Pictures are not part of the copy. Reproduce all the records exactly.

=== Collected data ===
____________________

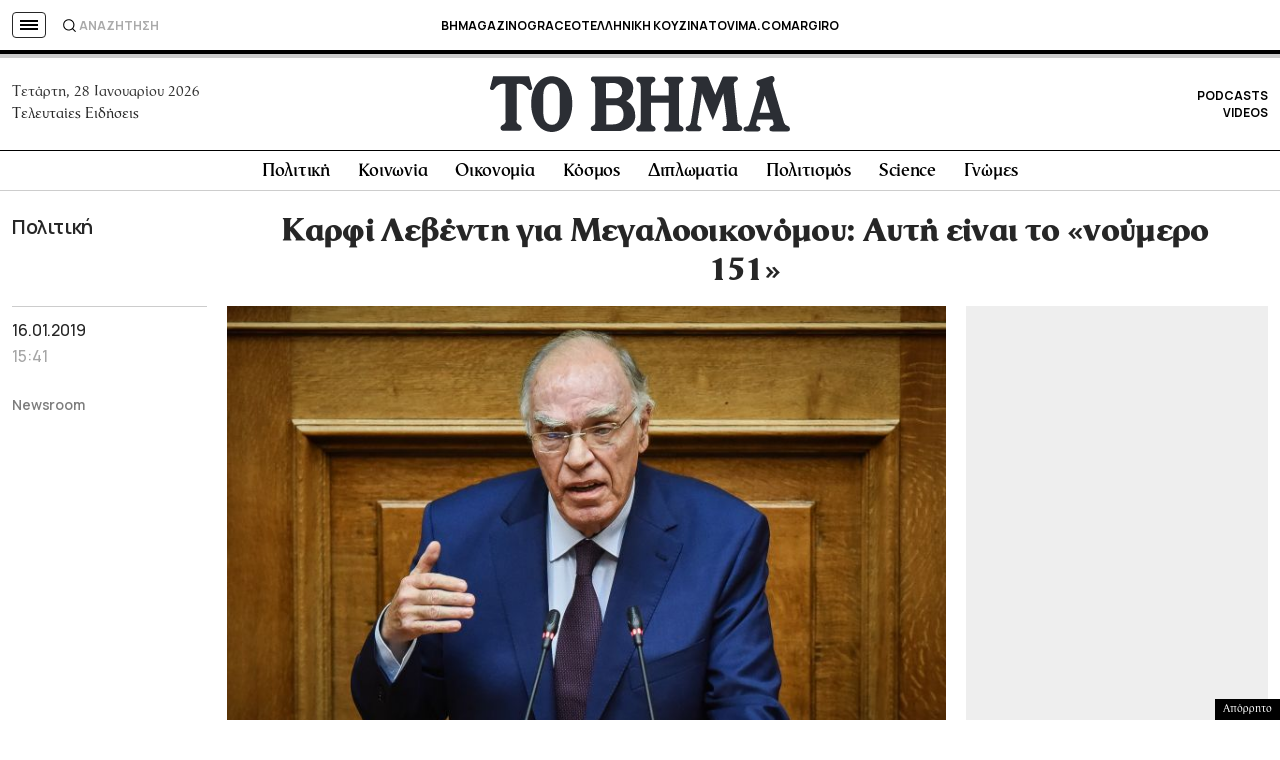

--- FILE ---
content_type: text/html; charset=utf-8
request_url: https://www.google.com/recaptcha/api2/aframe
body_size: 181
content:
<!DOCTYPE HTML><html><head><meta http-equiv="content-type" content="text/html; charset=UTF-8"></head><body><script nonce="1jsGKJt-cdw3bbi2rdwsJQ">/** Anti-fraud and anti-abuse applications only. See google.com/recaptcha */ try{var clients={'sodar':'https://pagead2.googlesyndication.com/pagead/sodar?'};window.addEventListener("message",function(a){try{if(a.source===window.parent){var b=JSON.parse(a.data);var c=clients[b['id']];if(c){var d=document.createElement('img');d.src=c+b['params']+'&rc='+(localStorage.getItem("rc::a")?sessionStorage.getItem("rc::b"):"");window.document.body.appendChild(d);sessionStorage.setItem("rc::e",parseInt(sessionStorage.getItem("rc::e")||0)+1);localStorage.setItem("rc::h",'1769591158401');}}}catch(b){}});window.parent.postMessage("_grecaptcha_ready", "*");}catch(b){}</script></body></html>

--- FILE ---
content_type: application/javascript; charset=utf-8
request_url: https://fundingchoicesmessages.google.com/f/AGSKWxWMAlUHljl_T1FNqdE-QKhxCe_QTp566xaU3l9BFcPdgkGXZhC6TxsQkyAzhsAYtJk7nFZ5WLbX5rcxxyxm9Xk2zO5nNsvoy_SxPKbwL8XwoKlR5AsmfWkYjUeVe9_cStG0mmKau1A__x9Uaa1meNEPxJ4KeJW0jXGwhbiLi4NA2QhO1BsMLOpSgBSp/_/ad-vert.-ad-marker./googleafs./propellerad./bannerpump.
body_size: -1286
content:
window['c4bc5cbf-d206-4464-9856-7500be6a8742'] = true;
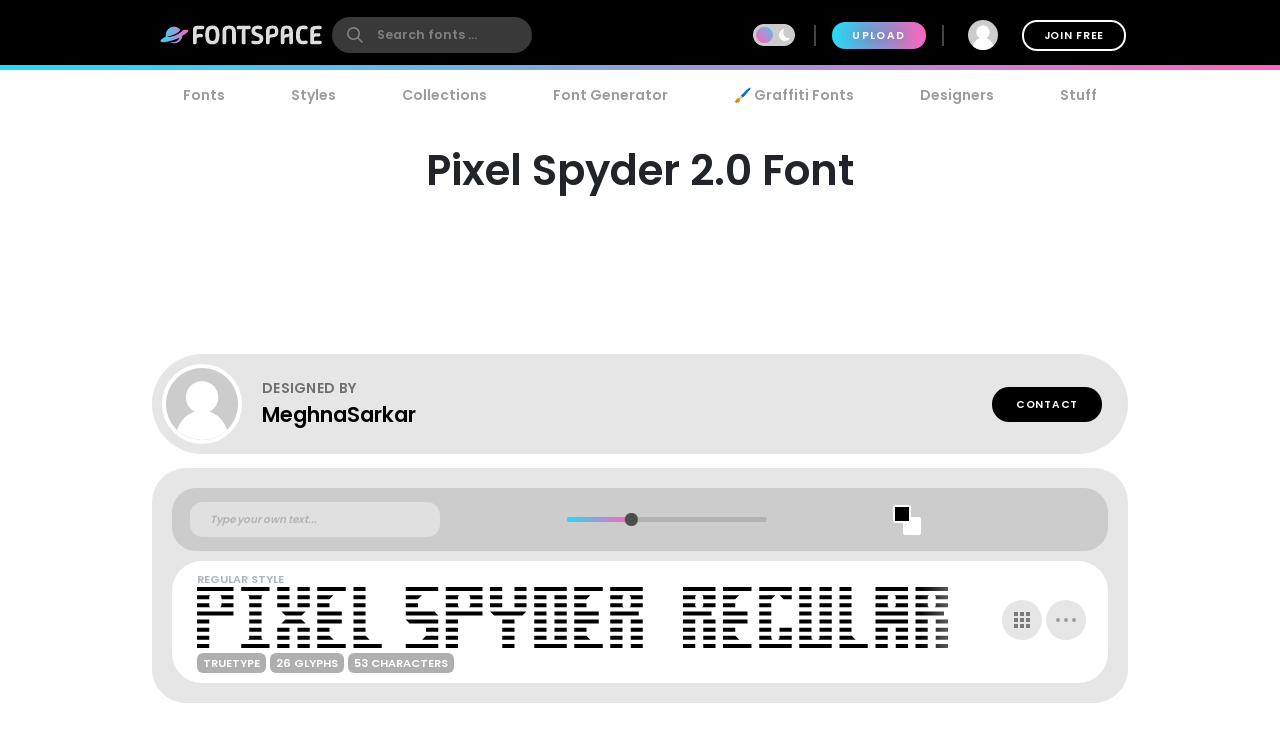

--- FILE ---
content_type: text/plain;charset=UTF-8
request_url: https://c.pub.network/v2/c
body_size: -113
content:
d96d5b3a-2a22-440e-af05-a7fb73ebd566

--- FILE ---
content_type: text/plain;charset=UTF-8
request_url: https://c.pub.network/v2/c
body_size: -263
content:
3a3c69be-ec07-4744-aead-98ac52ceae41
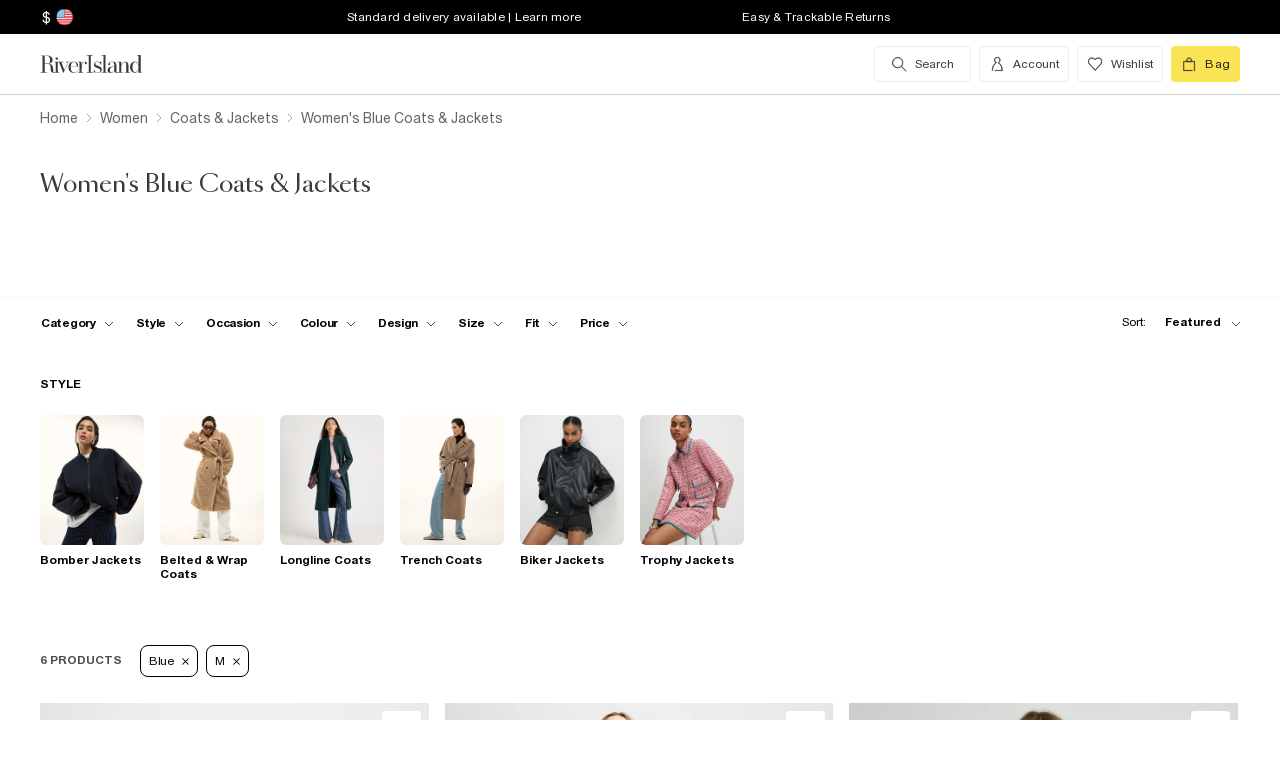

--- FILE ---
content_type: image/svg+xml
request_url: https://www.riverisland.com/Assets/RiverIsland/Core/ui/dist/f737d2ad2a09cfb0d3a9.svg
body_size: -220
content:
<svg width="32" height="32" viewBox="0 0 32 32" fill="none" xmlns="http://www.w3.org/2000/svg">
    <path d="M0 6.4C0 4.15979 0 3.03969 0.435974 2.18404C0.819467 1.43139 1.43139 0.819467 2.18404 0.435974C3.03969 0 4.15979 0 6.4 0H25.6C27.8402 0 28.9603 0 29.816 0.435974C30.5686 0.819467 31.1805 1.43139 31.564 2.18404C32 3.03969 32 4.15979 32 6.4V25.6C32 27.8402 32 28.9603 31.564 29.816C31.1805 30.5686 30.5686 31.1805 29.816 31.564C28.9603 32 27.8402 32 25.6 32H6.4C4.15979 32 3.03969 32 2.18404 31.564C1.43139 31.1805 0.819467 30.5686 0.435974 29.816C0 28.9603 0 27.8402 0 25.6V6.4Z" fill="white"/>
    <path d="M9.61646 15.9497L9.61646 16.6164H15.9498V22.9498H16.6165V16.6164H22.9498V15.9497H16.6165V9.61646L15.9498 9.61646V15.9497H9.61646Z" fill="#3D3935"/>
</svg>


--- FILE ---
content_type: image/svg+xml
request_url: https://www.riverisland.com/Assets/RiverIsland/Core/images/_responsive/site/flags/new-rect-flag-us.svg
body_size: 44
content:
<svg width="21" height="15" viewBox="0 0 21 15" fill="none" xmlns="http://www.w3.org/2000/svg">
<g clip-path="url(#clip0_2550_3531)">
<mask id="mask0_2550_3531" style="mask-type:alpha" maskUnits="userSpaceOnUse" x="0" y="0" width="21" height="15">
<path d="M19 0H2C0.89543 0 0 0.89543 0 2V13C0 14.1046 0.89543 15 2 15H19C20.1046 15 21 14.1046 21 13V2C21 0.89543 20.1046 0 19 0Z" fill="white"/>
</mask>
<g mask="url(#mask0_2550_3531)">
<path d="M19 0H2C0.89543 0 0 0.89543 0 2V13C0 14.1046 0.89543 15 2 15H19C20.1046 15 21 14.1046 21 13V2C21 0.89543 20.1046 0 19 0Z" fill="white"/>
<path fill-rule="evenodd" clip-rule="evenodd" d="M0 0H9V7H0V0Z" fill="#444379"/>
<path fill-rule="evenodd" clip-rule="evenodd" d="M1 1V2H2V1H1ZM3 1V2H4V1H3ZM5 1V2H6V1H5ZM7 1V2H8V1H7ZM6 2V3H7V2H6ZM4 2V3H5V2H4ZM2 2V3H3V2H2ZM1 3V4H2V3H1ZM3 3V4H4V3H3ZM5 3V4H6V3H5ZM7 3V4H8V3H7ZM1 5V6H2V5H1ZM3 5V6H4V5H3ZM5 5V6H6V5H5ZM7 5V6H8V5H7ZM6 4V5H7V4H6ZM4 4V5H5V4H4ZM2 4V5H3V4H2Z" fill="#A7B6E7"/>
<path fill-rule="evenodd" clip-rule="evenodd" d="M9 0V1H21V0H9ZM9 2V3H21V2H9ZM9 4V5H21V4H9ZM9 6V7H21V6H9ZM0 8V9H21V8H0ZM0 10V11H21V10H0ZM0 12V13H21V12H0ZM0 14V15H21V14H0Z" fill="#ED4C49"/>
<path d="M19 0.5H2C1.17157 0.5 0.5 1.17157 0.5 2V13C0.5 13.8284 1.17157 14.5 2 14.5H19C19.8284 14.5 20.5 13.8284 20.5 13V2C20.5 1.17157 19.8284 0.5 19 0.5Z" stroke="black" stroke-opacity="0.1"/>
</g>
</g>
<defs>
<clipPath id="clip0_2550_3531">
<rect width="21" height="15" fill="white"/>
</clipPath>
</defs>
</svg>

____________________

=== Reply to the task ===
--- FILE ---
content_type: text/html; charset=utf-8
request_url: https://www.google.com/recaptcha/api2/aframe
body_size: 181
content:
<!DOCTYPE HTML><html><head><meta http-equiv="content-type" content="text/html; charset=UTF-8"></head><body><script nonce="1jsGKJt-cdw3bbi2rdwsJQ">/** Anti-fraud and anti-abuse applications only. See google.com/recaptcha */ try{var clients={'sodar':'https://pagead2.googlesyndication.com/pagead/sodar?'};window.addEventListener("message",function(a){try{if(a.source===window.parent){var b=JSON.parse(a.data);var c=clients[b['id']];if(c){var d=document.createElement('img');d.src=c+b['params']+'&rc='+(localStorage.getItem("rc::a")?sessionStorage.getItem("rc::b"):"");window.document.body.appendChild(d);sessionStorage.setItem("rc::e",parseInt(sessionStorage.getItem("rc::e")||0)+1);localStorage.setItem("rc::h",'1769591158401');}}}catch(b){}});window.parent.postMessage("_grecaptcha_ready", "*");}catch(b){}</script></body></html>

--- FILE ---
content_type: application/javascript; charset=utf-8
request_url: https://fundingchoicesmessages.google.com/f/AGSKWxWMAlUHljl_T1FNqdE-QKhxCe_QTp566xaU3l9BFcPdgkGXZhC6TxsQkyAzhsAYtJk7nFZ5WLbX5rcxxyxm9Xk2zO5nNsvoy_SxPKbwL8XwoKlR5AsmfWkYjUeVe9_cStG0mmKau1A__x9Uaa1meNEPxJ4KeJW0jXGwhbiLi4NA2QhO1BsMLOpSgBSp/_/ad-vert.-ad-marker./googleafs./propellerad./bannerpump.
body_size: -1286
content:
window['c4bc5cbf-d206-4464-9856-7500be6a8742'] = true;

--- FILE ---
content_type: text/plain;charset=UTF-8
request_url: https://c.pub.network/v2/c
body_size: -113
content:
d96d5b3a-2a22-440e-af05-a7fb73ebd566

--- FILE ---
content_type: text/plain;charset=UTF-8
request_url: https://c.pub.network/v2/c
body_size: -263
content:
3a3c69be-ec07-4744-aead-98ac52ceae41

--- FILE ---
content_type: image/svg+xml
request_url: https://www.riverisland.com/Assets/RiverIsland/Core/ui/dist/f737d2ad2a09cfb0d3a9.svg
body_size: -220
content:
<svg width="32" height="32" viewBox="0 0 32 32" fill="none" xmlns="http://www.w3.org/2000/svg">
    <path d="M0 6.4C0 4.15979 0 3.03969 0.435974 2.18404C0.819467 1.43139 1.43139 0.819467 2.18404 0.435974C3.03969 0 4.15979 0 6.4 0H25.6C27.8402 0 28.9603 0 29.816 0.435974C30.5686 0.819467 31.1805 1.43139 31.564 2.18404C32 3.03969 32 4.15979 32 6.4V25.6C32 27.8402 32 28.9603 31.564 29.816C31.1805 30.5686 30.5686 31.1805 29.816 31.564C28.9603 32 27.8402 32 25.6 32H6.4C4.15979 32 3.03969 32 2.18404 31.564C1.43139 31.1805 0.819467 30.5686 0.435974 29.816C0 28.9603 0 27.8402 0 25.6V6.4Z" fill="white"/>
    <path d="M9.61646 15.9497L9.61646 16.6164H15.9498V22.9498H16.6165V16.6164H22.9498V15.9497H16.6165V9.61646L15.9498 9.61646V15.9497H9.61646Z" fill="#3D3935"/>
</svg>


--- FILE ---
content_type: image/svg+xml
request_url: https://www.riverisland.com/Assets/RiverIsland/Core/images/_responsive/site/flags/new-rect-flag-us.svg
body_size: 44
content:
<svg width="21" height="15" viewBox="0 0 21 15" fill="none" xmlns="http://www.w3.org/2000/svg">
<g clip-path="url(#clip0_2550_3531)">
<mask id="mask0_2550_3531" style="mask-type:alpha" maskUnits="userSpaceOnUse" x="0" y="0" width="21" height="15">
<path d="M19 0H2C0.89543 0 0 0.89543 0 2V13C0 14.1046 0.89543 15 2 15H19C20.1046 15 21 14.1046 21 13V2C21 0.89543 20.1046 0 19 0Z" fill="white"/>
</mask>
<g mask="url(#mask0_2550_3531)">
<path d="M19 0H2C0.89543 0 0 0.89543 0 2V13C0 14.1046 0.89543 15 2 15H19C20.1046 15 21 14.1046 21 13V2C21 0.89543 20.1046 0 19 0Z" fill="white"/>
<path fill-rule="evenodd" clip-rule="evenodd" d="M0 0H9V7H0V0Z" fill="#444379"/>
<path fill-rule="evenodd" clip-rule="evenodd" d="M1 1V2H2V1H1ZM3 1V2H4V1H3ZM5 1V2H6V1H5ZM7 1V2H8V1H7ZM6 2V3H7V2H6ZM4 2V3H5V2H4ZM2 2V3H3V2H2ZM1 3V4H2V3H1ZM3 3V4H4V3H3ZM5 3V4H6V3H5ZM7 3V4H8V3H7ZM1 5V6H2V5H1ZM3 5V6H4V5H3ZM5 5V6H6V5H5ZM7 5V6H8V5H7ZM6 4V5H7V4H6ZM4 4V5H5V4H4ZM2 4V5H3V4H2Z" fill="#A7B6E7"/>
<path fill-rule="evenodd" clip-rule="evenodd" d="M9 0V1H21V0H9ZM9 2V3H21V2H9ZM9 4V5H21V4H9ZM9 6V7H21V6H9ZM0 8V9H21V8H0ZM0 10V11H21V10H0ZM0 12V13H21V12H0ZM0 14V15H21V14H0Z" fill="#ED4C49"/>
<path d="M19 0.5H2C1.17157 0.5 0.5 1.17157 0.5 2V13C0.5 13.8284 1.17157 14.5 2 14.5H19C19.8284 14.5 20.5 13.8284 20.5 13V2C20.5 1.17157 19.8284 0.5 19 0.5Z" stroke="black" stroke-opacity="0.1"/>
</g>
</g>
<defs>
<clipPath id="clip0_2550_3531">
<rect width="21" height="15" fill="white"/>
</clipPath>
</defs>
</svg>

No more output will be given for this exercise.